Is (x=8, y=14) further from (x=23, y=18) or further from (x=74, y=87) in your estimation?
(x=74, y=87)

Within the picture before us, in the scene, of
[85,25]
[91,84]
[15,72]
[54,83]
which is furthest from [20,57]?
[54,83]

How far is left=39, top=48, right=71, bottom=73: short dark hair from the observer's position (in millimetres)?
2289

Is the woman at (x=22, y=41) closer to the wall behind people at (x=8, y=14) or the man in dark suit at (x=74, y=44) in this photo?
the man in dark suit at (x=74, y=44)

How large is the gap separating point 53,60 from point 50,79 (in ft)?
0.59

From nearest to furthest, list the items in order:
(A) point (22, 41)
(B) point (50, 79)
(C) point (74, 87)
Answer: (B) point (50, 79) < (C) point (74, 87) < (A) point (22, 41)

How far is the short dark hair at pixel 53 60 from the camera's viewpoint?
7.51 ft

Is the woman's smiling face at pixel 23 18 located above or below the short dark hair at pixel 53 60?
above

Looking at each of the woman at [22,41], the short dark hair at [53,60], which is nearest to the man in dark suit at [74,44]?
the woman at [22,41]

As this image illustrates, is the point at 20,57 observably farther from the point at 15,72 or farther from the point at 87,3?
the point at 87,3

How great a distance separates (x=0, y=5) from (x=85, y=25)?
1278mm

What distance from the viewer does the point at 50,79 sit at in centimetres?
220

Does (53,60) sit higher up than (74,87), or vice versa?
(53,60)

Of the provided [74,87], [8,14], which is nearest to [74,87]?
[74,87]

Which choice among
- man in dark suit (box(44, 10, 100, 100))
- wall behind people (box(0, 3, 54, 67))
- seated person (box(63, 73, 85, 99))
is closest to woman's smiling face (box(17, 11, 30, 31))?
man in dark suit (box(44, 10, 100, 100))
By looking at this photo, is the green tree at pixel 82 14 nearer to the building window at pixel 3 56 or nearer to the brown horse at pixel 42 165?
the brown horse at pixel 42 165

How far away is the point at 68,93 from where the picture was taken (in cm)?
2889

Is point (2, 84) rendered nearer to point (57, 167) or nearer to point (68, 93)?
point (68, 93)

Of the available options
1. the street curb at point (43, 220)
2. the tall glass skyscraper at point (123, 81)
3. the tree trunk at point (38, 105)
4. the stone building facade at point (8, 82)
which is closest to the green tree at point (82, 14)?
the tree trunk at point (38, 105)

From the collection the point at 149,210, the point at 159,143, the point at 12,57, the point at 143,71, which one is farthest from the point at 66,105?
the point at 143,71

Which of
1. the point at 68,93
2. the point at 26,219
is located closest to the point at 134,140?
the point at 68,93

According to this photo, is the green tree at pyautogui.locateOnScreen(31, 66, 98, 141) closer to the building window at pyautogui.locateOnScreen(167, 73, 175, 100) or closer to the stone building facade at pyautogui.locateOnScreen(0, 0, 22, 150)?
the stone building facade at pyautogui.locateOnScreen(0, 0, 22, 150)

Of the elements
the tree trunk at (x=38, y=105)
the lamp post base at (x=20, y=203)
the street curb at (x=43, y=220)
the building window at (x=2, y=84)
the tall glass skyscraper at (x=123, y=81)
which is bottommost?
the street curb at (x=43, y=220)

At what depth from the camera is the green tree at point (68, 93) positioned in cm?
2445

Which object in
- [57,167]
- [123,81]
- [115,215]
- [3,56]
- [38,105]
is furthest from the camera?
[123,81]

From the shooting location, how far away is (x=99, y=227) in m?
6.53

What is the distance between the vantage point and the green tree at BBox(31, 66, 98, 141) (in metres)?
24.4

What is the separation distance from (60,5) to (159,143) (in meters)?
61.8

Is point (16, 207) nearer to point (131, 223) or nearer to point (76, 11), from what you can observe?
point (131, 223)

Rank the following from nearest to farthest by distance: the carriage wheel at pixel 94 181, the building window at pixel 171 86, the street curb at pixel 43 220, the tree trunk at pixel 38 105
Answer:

- - - - - - -

* Aim
Reproduce all of the material above word for word.

* Right answer
Is (x=8, y=14) further from (x=23, y=18) or further from (x=74, y=87) in your estimation?
(x=74, y=87)

Within the picture before us, in the scene, of
[85,25]
[91,84]
[15,72]
[54,83]
which is furthest from [20,57]?
[54,83]

How far is left=39, top=48, right=71, bottom=73: short dark hair from the observer's position (in millimetres)?
2289

Is the woman at (x=22, y=41) closer to the wall behind people at (x=8, y=14) or the man in dark suit at (x=74, y=44) in this photo?
the man in dark suit at (x=74, y=44)

How large is the gap separating point 53,60 from point 50,79 (in ft)?
0.59

From nearest to furthest, list the items in order:
(A) point (22, 41)
(B) point (50, 79)
(C) point (74, 87)
Answer: (B) point (50, 79) < (C) point (74, 87) < (A) point (22, 41)

How far is the short dark hair at pixel 53 60 from the camera's viewpoint?
7.51 ft

Is the woman's smiling face at pixel 23 18 located above or below the short dark hair at pixel 53 60?
above

Looking at each of the woman at [22,41], the short dark hair at [53,60], which is nearest to the man in dark suit at [74,44]?
the woman at [22,41]

As this image illustrates, is the point at 20,57 observably farther from the point at 15,72 or farther from the point at 87,3?
the point at 87,3

How great a distance separates (x=0, y=5) from (x=85, y=25)?
1278mm

What distance from the viewer does the point at 50,79 sit at in centimetres?
220

Does (53,60) sit higher up than (74,87), or vice versa?
(53,60)

Of the provided [74,87], [8,14], which is nearest to [74,87]?
[74,87]

Which choice among
- man in dark suit (box(44, 10, 100, 100))
- wall behind people (box(0, 3, 54, 67))
- seated person (box(63, 73, 85, 99))
is closest to woman's smiling face (box(17, 11, 30, 31))?
man in dark suit (box(44, 10, 100, 100))
By looking at this photo, is the green tree at pixel 82 14 nearer to the building window at pixel 3 56 or nearer to the brown horse at pixel 42 165?
the brown horse at pixel 42 165

How far away is the point at 68,93 from where the picture was taken (in cm)?
2889

Is point (2, 84) rendered nearer to point (57, 167) or nearer to point (68, 93)?
point (68, 93)

Of the available options
1. the street curb at point (43, 220)
2. the tall glass skyscraper at point (123, 81)
3. the tree trunk at point (38, 105)
4. the stone building facade at point (8, 82)
which is closest to the green tree at point (82, 14)?
the tree trunk at point (38, 105)

From the collection the point at 149,210, the point at 159,143, the point at 12,57, the point at 143,71, which one is farthest from the point at 66,105?
the point at 143,71

Which of
1. the point at 68,93
2. the point at 26,219
is located closest to the point at 134,140?
the point at 68,93

According to this photo, is the green tree at pyautogui.locateOnScreen(31, 66, 98, 141) closer to the building window at pyautogui.locateOnScreen(167, 73, 175, 100) or closer to the stone building facade at pyautogui.locateOnScreen(0, 0, 22, 150)?
the stone building facade at pyautogui.locateOnScreen(0, 0, 22, 150)

Of the elements
the tree trunk at (x=38, y=105)
the lamp post base at (x=20, y=203)
the street curb at (x=43, y=220)
the building window at (x=2, y=84)
the tall glass skyscraper at (x=123, y=81)
which is bottommost?
the street curb at (x=43, y=220)

At what depth from the camera is the green tree at point (68, 93) positioned in cm?
2445

Which object in
- [57,167]
- [123,81]
- [115,215]
- [3,56]
- [38,105]
is furthest from the camera?
[123,81]

From the shooting location, how far away is (x=99, y=227) in m?
6.53

What is the distance between the vantage point and the green tree at BBox(31, 66, 98, 141) (in metres)?
24.4

What is the separation distance from (60,5) to (159,143) (in meters)?
61.8

Is point (16, 207) nearer to point (131, 223) or nearer to point (76, 11), from what you can observe?
point (131, 223)

Rank the following from nearest to farthest by distance: the carriage wheel at pixel 94 181, the building window at pixel 171 86, the street curb at pixel 43 220, the tree trunk at pixel 38 105
Answer:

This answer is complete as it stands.